▶ WORK ITEM
Exactly as they appear below, repeat the lines from the one with "Boat and beautiful" through the one with "us plane that". Drop every picture.

▶ TASK DATA
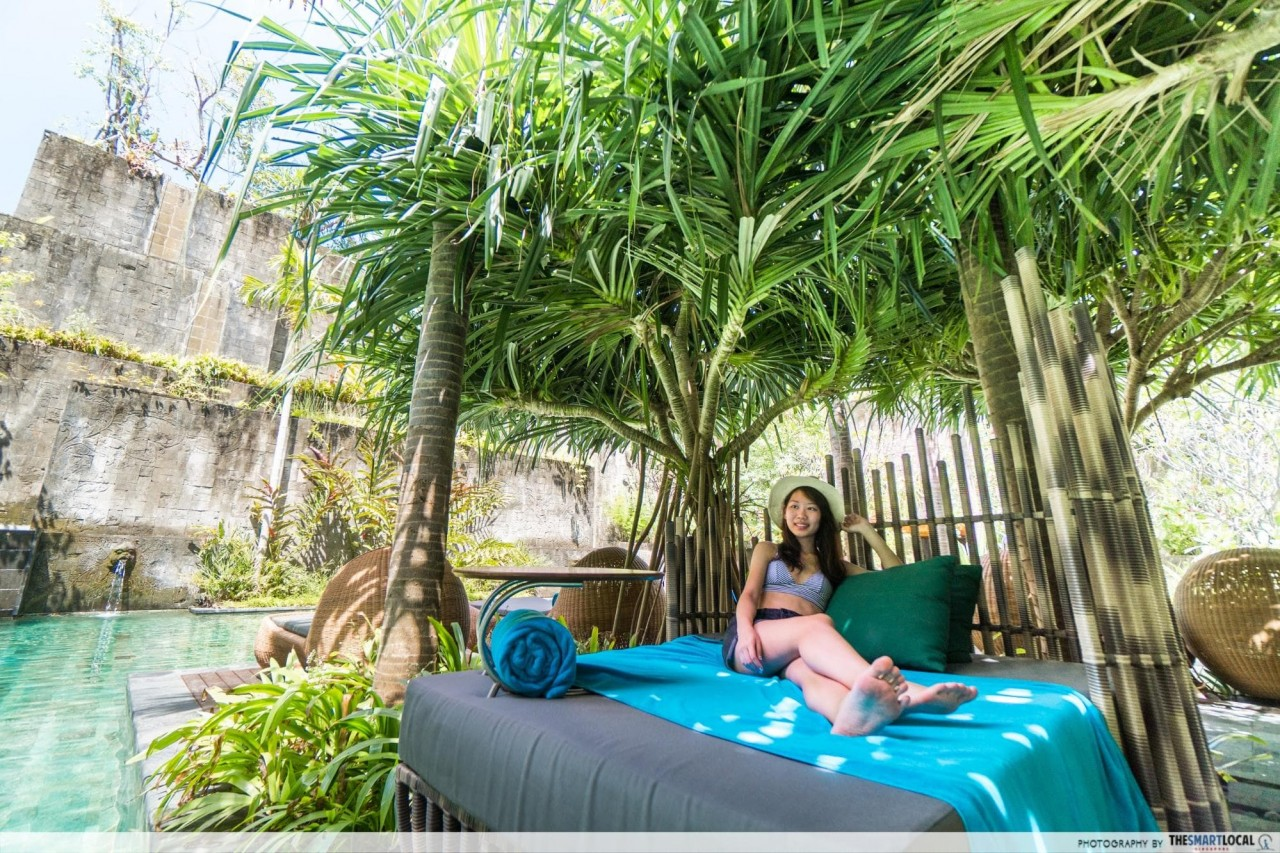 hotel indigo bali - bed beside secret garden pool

==

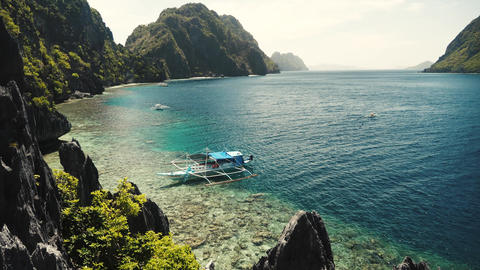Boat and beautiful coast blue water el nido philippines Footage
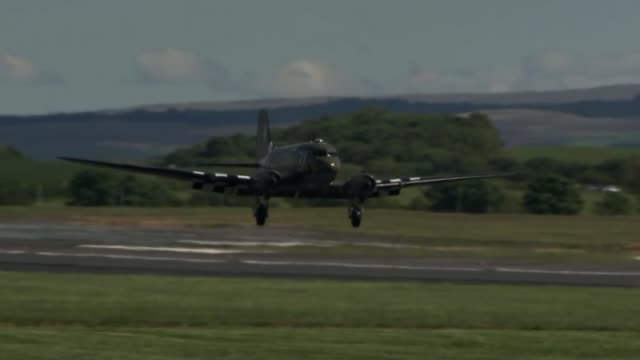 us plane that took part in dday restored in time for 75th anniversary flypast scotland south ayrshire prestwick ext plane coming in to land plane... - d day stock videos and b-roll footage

▶ SOLUTION FOR THIS PROBLEM
Boat and beautiful coast blue water el nido philippines Footage
 us plane that took part in dday restored in time for 75th anniversary flypast scotland south ayrshire prestwick ext plane coming in to land plane... - d day stock videos and b-roll footage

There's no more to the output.